Es gibt jetzt schon Artikel dazu, dass die Serie einen Schach-Boom ausgelöst hätte. Merkst Du was davon, ist das Interesse gestiegen?
Ich merke, dass sehr viele Leute in unseren Streams nach „The Queen’s Gambit“ fragen. So: Habt Ihr die Serie gesehen? Was haltet Ihr davon? Ich habe schon das Gefühl, dass es etwas ausgelöst hat.

Josefine Heinemann (22) ist Schachgroßmeisterin der Frauen und eine der erfolgreichsten Schachspielerinnen Deutschlands

Stichwort Stream. Ich finde das super interessant, weil das ja bei vielen anderen Sportarten gar nicht so gut geht. Gibt es so etwas wie eine offizielle Liga oder Online Liga?
Es gibt natürlich diese Turniere, die am Brett stattfinden. Die sind immer von irgendwelchen offiziellen Verbänden organisiert. Aber die Online-Turniere mit den großen Preisfonds sind momentan sehr auf die Spitzenspieler beschränkt, weil es leider im Online-Schach die große Problematik gibt, dass es relativ leicht ist zu schummeln. Und natürlich kann man da ein bisschen dagegen kämpfen, aber es komplett auszuschalten ist nahezu unmöglich. Zumindest momentan. Derzeit setzt man einfach darauf, nur Leute einzuladen, die im Prinzip - weil sie so einen guten Ruf haben - viel zu verlieren haben, dass sie das Risiko nicht eingehen werden.

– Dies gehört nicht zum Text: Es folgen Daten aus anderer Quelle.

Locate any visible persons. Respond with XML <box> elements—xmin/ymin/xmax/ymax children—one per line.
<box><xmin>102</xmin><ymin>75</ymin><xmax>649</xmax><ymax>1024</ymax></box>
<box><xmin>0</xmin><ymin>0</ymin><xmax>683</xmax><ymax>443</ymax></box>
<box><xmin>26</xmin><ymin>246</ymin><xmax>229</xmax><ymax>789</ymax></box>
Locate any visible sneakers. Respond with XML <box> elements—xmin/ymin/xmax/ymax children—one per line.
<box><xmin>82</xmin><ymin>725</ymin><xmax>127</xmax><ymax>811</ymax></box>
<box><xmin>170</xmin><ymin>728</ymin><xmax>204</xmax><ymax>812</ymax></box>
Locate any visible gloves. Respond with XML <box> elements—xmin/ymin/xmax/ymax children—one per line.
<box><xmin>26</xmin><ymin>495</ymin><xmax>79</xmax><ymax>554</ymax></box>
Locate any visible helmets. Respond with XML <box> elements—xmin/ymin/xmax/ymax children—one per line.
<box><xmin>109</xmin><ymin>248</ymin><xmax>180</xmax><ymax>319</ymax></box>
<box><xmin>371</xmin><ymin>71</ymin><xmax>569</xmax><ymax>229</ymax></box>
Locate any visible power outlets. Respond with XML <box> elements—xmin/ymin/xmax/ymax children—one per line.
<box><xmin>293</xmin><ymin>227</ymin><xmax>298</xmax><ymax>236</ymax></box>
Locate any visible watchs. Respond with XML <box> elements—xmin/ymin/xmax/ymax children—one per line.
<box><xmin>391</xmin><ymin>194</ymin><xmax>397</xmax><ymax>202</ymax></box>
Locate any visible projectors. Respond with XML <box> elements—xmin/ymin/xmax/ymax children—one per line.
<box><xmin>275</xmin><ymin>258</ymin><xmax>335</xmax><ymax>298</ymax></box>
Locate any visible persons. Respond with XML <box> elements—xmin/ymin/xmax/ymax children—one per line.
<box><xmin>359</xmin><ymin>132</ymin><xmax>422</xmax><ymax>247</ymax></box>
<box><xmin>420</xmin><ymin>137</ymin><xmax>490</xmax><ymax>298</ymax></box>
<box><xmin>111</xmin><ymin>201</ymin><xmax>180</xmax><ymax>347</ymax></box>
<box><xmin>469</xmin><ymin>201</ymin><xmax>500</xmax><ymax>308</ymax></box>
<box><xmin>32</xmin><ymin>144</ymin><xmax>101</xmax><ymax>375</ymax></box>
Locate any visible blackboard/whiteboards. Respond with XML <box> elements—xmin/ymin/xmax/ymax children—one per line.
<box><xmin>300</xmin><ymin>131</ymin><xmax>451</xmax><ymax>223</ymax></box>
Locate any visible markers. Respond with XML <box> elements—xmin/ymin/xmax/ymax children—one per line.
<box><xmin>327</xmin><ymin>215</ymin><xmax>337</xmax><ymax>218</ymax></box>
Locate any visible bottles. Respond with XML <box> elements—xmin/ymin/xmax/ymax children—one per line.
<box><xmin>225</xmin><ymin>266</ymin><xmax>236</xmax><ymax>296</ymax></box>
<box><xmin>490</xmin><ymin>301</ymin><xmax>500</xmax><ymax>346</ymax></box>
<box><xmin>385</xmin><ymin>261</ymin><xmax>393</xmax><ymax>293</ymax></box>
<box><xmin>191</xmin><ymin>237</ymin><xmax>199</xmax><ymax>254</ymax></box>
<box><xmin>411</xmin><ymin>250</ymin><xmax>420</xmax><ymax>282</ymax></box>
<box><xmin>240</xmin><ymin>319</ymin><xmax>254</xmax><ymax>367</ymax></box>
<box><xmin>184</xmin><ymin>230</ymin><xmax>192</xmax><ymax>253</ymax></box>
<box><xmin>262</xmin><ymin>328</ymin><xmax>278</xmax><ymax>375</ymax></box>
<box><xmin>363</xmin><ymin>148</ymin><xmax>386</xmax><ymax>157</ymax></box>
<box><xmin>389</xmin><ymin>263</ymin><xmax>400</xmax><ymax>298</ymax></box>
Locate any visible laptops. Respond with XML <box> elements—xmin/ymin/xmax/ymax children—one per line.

Ein Punkt in der Serie ist, dass Schach dann doch ein Teamsport ist. Dass man sich zusammen beratschlägt. Stimmt das?

In der Serie wird das ja vor allem in den Hängepartien gezeigt. Da wurde die Partie abgebrochen und am nächsten Tag weitergespielt. Aber heute kann jeder den Computer anschmeißen. Früher musste man eben selbst an der Stellung arbeiten und da war es dann auch wichtig, ein Team zu haben, das einem hilft. Heute gibt es keine Hängepartien mehr.